* [Task brief]: From the data below, extract each line that contains the string "camera" and reproduce those lines in full.

Visual spatial reasoning items
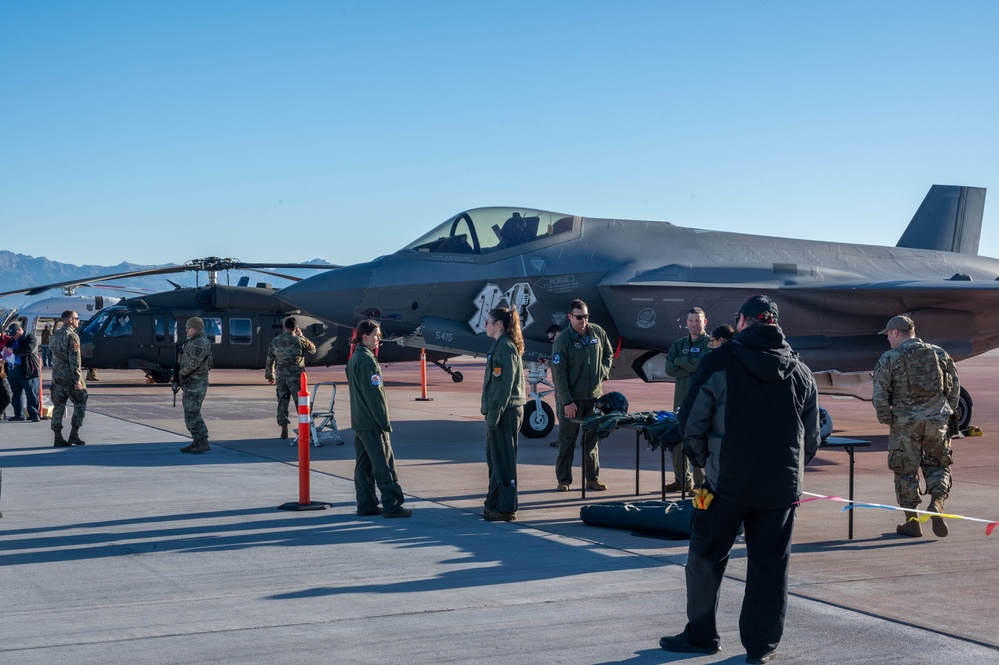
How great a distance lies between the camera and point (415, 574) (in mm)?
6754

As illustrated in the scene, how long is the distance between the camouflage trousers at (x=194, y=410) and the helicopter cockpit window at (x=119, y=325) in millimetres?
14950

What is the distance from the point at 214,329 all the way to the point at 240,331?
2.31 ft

* * *

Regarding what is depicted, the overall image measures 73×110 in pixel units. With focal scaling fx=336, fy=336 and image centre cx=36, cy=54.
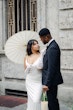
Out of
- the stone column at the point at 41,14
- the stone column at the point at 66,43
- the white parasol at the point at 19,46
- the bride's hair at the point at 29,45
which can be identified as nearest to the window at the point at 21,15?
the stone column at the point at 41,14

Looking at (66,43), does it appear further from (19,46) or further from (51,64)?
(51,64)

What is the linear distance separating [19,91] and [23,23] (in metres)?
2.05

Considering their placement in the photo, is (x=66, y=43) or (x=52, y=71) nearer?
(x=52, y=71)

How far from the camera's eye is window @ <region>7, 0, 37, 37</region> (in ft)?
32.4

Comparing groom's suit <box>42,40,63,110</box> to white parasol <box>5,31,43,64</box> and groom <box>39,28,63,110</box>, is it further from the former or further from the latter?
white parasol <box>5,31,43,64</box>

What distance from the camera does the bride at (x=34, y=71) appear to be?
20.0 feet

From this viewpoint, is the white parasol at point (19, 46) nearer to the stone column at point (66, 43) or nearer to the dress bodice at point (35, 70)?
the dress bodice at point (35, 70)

* [Worked solution]:
How great a distance lies between the camera and point (415, 574) (in mm)?
How far from the camera's eye is window @ <region>7, 0, 37, 37</region> (in ft)?
What distance from the camera does the bride at (x=34, y=71) appear to be?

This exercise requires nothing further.